Scandalous Bronze: The Age of Bronze (original 1876-1877; statuette 1907) The next bronze in our collection has a somewhat scandalous past. It held not one but two aliases, The Vanquished One and The Awakening of Man. In 1877, judges from the Salon in Paris christened it, The Age of Bronze, when they finally got around to accepting Auguste Rodin’s (1840-1917) artwork. It is unclear if Rodin, in a flutter of nerves neglected to include the bronze’s name or if the haughty judges sniffed at Rodin’s très gauche attempts to label his own art. Regardless, The Age of Bronze caused quite the kerfuffle when it first went on display. Modeled after Belgium soldier, Auguste Ney, Rodin’s exquisite detailing appeared too lifelike to be real. Critics cried foul, claiming Rodin had cheated and made the statue’s cast directly from the model’s body. Rodin produced photos of Auguste in a 19th-century version of the mannequin challenge and all accusations were eventually disproven. To learn more about Rodin and his art click on this Auguste Rodin link.
Hammer Time Bronze: The Hammerman (c1866) This striking bronze by Belgian painter and sculptor, Constantin Meunier (1831-1905), features an iron worker taking a breather from his backbreaking work at the foundry. Leaning on his enormous iron pliers, you can almost hear the Hammerman’s heavy sigh. The majority of Meunier’s art emphasizes the daily struggle of the common worker with intense realism. Longshoremen, miners, metalworkers and the like, struggle and strain as they go about their daily chores. Click on this Constantin Meunier link to view his work and learn more about his life.
Extraterrestrial Bronze: Standing Woman II (1960) Stretching over 9 feet tall, Alberto Giacometti’s (1901-1966) Standing Woman II is breathtaking. Her freakishly tall and willowy frame give off an extraterrestrial vibe. Standing Woman II reminds me of a loftier version of the alien in Close Encounters of the Third Kind (1977) or better yet, strong and resolute like Neytiri from the Avatar Movie (2009).
A common theme running throughout Giacometti’s work is an emphasis on the human form.

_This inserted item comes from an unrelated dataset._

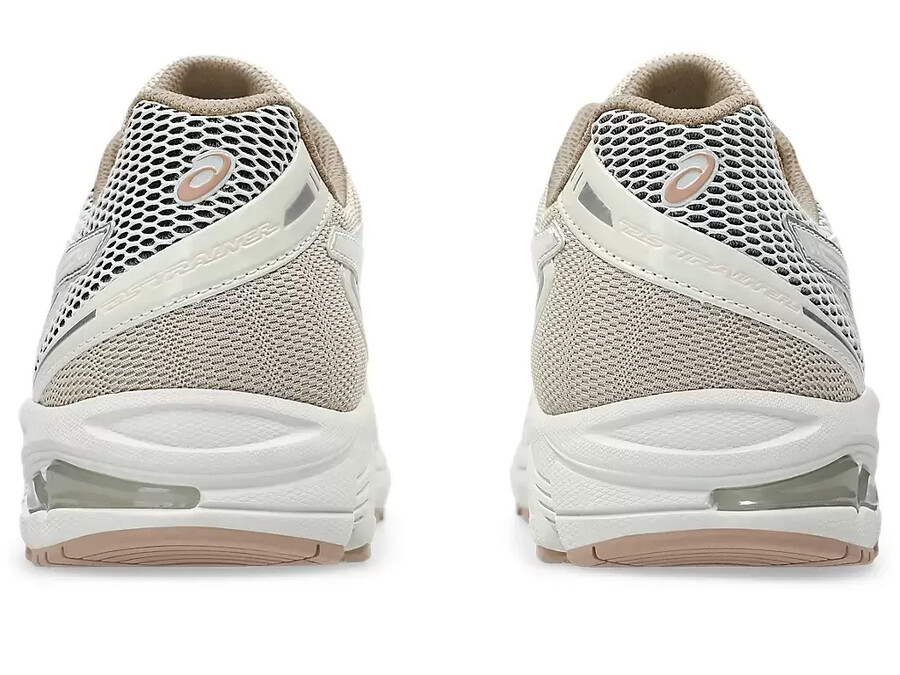 gel-ds trainer 14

[Giacometti’s] figures represented human beings alone in the world, turned in on themselves and failing to communicate with their fellows, despite their overwhelming desire to reach out. ~ The Art Story
Giacometti’s early work was influenced by Freud and surrealism, but later in life, he turned to existentialism. Click on this Alberto Giacometti link to view his work and learn more about his life.
Despite its humble reputation, bronze in the right hands has and continues to be crafted into stunning works of art. If you’d like to geek out on the history of bronze art (from the Bronze Age to present) click on this link. That wraps up our sojourn through the DIA bronzes. Next week we’ll be dipping into the Museum Bites archive, in the meantime have a great week!
Fun Olympic Facts: Winners of the ancient Olympics were crowned with wreaths made of olive leaves. The first modern day Olympics in 1896 presented winners with an olive branch, diploma and silver medal. Bronze medals were first introduced in the 1900 Olympics.
The Metropolitan Museum of Art
I really enjoyed your focus bronze. I’ve been to the DIA many times but never seen the bronze helmut. I plan to check it out next time. Also liked the Hammerman sculpture.
Thanks Sheila! The bronze helmet is located on Level 2 in the Ancient Greek & Roman section of the DIA. It is on display with several other ancient and beautifully crafted helmets. This was my first trip to the DIA and I’m looking forward to going back soon.